Of course, Powell attempts to preempt this argument by stating legacy status is one of many “tie-breakers.” But there is substantial evidence to suggest that this is generally untrue at elite universities. For instance, one Princeton study found that, among applicants to elite universities, having a parent that previously attended the university was equivalent to scoring an additional 160 points on the SAT. Similarly, one study of approximately 30 top universities in the United States found that legacy status increased an applicant’s chances of admission by 45 percent. Surely one cannot believe that Brown’s admission policy vis-a-vis legacy applicants is so different from its peers without hard evidence to substantiate the claim. And if Brown is, in fact, using legacy status as more than a tie-breaker, it becomes patently obvious that non-legacy applicants, including applicants from low-income and first-generation backgrounds, are being pushed aside.
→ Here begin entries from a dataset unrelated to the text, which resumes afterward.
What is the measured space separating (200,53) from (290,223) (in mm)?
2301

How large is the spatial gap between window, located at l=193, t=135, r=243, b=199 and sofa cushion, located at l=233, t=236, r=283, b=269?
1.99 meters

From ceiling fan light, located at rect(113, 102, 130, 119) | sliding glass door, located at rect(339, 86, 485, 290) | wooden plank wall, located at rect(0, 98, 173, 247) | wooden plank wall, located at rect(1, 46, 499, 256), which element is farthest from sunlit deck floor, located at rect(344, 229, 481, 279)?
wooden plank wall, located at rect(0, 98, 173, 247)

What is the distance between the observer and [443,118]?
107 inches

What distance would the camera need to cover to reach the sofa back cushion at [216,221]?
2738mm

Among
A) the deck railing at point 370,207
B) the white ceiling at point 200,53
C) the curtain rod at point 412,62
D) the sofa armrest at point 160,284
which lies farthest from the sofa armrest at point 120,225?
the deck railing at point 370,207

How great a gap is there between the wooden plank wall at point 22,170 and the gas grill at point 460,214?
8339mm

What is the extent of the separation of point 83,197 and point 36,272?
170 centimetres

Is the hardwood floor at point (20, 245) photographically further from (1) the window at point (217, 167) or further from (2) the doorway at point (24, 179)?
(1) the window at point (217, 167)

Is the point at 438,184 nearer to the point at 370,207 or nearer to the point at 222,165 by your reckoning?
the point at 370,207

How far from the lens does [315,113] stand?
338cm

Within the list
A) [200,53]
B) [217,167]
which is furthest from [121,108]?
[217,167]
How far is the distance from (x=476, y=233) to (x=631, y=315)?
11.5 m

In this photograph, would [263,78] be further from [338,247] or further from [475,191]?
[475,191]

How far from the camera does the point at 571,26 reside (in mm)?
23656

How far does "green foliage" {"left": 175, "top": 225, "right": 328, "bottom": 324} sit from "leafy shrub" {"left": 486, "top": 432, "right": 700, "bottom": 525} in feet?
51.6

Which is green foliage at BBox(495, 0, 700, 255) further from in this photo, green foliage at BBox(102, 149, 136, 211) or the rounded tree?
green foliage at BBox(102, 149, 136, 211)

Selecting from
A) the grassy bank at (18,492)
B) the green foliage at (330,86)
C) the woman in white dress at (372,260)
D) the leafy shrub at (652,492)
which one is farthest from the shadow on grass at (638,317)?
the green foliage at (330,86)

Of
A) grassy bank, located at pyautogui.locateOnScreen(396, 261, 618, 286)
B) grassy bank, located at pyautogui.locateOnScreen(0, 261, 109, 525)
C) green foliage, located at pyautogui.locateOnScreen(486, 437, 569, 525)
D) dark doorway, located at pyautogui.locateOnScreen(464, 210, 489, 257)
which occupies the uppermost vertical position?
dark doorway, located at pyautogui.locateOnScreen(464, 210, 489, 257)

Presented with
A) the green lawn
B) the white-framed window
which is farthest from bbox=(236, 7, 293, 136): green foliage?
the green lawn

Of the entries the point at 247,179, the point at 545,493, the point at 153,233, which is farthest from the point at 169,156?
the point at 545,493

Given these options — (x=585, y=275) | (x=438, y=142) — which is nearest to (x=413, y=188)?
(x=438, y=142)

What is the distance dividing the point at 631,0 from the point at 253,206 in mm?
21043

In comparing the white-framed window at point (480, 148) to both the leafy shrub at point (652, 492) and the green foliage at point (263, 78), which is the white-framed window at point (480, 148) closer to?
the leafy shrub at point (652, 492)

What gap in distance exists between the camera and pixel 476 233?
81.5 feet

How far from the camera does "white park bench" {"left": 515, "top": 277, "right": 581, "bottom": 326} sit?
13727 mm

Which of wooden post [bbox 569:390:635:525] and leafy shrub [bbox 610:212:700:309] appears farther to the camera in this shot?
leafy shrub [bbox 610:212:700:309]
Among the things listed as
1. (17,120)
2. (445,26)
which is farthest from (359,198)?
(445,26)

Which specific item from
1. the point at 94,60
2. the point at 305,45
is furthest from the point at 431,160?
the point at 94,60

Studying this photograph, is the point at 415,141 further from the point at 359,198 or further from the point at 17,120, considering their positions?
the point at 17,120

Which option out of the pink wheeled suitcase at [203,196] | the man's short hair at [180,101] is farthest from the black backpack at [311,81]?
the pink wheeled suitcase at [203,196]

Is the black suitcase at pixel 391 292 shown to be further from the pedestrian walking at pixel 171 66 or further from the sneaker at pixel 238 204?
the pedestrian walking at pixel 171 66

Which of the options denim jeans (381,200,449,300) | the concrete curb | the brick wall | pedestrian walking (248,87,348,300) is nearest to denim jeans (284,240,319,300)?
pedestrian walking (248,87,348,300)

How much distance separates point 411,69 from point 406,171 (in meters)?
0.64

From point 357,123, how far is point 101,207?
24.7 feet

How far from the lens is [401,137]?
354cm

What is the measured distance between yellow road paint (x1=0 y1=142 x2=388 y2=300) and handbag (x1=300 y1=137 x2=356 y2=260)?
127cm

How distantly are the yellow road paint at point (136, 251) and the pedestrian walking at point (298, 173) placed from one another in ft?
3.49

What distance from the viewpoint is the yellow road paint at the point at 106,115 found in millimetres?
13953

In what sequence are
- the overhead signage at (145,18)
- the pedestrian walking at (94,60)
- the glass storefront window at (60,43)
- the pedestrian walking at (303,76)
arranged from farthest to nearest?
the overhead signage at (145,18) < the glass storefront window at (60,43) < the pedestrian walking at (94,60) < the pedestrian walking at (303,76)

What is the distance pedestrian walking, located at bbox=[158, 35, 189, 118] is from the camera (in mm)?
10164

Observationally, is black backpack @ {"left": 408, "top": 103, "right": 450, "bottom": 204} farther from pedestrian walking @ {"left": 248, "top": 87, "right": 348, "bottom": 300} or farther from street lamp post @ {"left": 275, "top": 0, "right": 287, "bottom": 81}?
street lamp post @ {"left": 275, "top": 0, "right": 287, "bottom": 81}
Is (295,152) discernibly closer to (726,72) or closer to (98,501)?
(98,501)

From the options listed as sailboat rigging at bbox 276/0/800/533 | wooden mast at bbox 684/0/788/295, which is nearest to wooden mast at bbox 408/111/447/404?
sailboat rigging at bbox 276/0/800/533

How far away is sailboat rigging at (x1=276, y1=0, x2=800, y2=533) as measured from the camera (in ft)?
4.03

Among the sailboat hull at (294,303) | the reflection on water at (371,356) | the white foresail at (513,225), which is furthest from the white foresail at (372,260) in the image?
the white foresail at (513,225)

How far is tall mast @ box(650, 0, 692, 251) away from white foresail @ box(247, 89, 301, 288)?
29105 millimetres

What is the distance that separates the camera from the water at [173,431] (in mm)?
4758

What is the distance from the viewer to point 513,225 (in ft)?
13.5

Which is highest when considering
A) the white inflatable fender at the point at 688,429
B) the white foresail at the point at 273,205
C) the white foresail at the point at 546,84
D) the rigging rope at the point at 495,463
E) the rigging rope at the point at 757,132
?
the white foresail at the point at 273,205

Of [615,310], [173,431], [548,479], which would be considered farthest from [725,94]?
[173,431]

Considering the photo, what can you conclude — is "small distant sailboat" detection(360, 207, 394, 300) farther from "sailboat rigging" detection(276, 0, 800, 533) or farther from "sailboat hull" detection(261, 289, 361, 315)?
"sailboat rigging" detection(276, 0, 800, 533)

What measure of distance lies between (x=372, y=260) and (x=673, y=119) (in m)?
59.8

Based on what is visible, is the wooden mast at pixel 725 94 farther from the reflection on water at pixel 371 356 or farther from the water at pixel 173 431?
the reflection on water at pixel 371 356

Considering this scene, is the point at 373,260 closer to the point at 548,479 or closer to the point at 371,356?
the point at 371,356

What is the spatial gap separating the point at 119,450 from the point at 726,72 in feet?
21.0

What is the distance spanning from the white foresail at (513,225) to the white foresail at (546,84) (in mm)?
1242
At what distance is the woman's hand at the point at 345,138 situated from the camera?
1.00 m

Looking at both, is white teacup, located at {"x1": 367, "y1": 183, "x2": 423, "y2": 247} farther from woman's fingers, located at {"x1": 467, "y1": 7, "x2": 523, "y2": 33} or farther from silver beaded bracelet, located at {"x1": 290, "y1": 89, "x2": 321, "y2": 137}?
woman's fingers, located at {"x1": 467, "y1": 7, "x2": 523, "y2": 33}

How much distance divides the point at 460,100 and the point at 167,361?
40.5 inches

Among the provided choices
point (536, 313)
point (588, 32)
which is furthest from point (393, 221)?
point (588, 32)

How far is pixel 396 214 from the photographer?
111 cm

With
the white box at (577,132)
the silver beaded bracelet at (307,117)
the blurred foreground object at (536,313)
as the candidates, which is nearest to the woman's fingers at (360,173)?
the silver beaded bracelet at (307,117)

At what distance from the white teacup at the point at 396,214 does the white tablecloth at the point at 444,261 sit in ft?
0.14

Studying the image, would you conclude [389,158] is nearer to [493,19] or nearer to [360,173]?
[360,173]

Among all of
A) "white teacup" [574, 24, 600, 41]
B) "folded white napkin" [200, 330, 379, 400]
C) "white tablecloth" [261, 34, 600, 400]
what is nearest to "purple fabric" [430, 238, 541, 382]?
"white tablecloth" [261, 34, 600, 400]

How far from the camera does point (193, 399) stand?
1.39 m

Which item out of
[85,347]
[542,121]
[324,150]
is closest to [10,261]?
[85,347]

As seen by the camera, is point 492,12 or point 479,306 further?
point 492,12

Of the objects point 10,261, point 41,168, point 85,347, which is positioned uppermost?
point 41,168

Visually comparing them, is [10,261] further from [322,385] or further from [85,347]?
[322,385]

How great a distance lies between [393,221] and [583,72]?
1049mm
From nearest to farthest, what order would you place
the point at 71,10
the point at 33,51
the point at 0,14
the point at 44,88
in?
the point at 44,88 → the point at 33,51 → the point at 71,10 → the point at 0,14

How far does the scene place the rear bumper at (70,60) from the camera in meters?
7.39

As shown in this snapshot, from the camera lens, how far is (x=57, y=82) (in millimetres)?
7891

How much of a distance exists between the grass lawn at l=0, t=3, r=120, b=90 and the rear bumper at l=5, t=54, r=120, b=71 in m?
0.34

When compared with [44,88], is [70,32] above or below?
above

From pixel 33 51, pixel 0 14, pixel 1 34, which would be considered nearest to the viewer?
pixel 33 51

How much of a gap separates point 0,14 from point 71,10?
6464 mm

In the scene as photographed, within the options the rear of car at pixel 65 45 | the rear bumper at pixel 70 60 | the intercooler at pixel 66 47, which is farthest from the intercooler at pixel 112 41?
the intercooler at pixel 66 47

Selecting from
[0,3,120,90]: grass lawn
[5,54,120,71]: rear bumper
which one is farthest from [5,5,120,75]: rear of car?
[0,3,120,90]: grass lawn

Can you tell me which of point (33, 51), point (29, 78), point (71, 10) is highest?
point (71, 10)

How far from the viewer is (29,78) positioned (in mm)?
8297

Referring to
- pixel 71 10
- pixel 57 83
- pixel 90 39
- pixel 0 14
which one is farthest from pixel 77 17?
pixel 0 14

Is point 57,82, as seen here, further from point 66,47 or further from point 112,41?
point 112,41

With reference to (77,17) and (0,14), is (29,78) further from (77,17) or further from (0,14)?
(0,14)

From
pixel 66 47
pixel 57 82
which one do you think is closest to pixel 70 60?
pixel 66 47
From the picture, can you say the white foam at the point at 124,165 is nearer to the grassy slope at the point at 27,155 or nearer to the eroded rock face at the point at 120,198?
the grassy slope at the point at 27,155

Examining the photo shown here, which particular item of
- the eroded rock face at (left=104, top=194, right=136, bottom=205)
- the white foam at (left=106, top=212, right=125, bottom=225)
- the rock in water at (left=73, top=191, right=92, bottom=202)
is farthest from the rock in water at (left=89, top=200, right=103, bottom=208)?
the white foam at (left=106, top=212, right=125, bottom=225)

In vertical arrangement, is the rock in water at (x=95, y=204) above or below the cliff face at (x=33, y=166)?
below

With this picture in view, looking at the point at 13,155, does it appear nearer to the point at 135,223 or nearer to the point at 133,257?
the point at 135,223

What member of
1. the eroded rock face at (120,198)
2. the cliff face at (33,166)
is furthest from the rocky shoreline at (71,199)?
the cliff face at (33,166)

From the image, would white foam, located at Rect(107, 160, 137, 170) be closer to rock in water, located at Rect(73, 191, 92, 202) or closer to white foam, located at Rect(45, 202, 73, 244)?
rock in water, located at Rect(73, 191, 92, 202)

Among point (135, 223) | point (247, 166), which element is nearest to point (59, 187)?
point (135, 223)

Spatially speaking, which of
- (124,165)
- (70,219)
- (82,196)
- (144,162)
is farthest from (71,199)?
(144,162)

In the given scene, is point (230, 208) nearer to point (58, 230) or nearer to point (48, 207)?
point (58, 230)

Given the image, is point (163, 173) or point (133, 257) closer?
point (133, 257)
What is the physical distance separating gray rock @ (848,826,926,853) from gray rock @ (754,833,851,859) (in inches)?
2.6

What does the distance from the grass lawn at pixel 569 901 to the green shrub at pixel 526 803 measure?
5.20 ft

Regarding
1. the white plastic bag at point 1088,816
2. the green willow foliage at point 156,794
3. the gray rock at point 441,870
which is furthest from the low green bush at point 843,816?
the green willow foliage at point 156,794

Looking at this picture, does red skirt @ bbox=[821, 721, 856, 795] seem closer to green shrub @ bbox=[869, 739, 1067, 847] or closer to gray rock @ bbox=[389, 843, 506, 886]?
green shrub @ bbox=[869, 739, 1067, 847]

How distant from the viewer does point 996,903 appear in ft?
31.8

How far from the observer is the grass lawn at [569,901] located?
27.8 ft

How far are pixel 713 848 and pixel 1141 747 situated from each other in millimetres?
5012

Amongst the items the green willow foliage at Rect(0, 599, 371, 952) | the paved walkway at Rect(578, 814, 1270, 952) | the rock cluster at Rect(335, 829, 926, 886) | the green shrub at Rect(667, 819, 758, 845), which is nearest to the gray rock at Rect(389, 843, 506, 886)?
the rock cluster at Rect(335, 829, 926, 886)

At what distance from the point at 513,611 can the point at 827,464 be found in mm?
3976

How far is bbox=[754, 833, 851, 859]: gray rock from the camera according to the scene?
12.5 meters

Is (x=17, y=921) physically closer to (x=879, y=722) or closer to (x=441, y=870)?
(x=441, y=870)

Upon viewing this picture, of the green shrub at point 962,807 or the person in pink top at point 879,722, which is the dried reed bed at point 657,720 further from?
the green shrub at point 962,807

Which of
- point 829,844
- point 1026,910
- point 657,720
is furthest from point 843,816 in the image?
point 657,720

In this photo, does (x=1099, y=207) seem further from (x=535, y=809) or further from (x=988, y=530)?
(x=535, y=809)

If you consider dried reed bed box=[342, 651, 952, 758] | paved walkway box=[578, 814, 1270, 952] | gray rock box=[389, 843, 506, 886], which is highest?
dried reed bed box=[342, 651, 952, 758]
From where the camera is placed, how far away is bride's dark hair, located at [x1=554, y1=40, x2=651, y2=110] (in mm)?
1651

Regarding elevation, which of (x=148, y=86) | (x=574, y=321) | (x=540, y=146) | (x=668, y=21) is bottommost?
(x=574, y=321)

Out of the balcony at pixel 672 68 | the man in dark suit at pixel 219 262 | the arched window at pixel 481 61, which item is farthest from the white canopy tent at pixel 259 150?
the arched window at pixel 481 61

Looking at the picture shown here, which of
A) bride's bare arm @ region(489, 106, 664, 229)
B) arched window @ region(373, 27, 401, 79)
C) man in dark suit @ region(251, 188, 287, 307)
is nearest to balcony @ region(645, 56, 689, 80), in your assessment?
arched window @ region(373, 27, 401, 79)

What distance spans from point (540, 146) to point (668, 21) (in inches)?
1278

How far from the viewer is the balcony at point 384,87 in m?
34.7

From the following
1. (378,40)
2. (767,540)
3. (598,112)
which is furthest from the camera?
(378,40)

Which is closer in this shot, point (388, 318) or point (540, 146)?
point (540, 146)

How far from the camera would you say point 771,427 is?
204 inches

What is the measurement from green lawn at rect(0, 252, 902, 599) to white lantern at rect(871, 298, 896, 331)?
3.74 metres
Despite the length of his piece, Powell devotes very little time to defending the use of legacy status in the admission process. The defenses he does provide are facile. For instance, he argues that legacy students are uniquely equipped to guide other students through their time at the University, yet he provides no evidence to substantiate this claim, beyond the sanguine assumptions that legacy students are exceptionally knowledgeable about Brown and eager to serve as community mentors. What’s more, Powell notes that legacy applicants generally support the University’s financial priorities. According to several studies, this is generally not the case. In the book “Affirmative Action for the Rich,” contributor Chad Coffman notes that among several universities that dropped their legacy preference policies, there was consequently negligible fluctuation in alum donations.


In the ultimate analysis, using legacy status in the admission process is wrong for two reasons. Firstly, it is profoundly unmeritocratic. While policies that seek to increase access for underrepresented groups are valuable to the extent that they allow talented and deserving students to compete in a system that is generally biased against them, considering legacy status in admission gives additional advantages to applicants that often already had substantial advantages to begin with. But secondly, and perhaps most importantly, in defending the use of legacy status in the admission process, Powell and the University are undermining the very goal of access that they claim to value. This is not to question the University’s good-faith commitment to expanding access to underrepresented communities. But if we, as a community, want to cast off the legacy of elitism that is pervasive among top-tier universities and make our campus totally accessible to underrepresented groups, we must end legacy admission once and for all.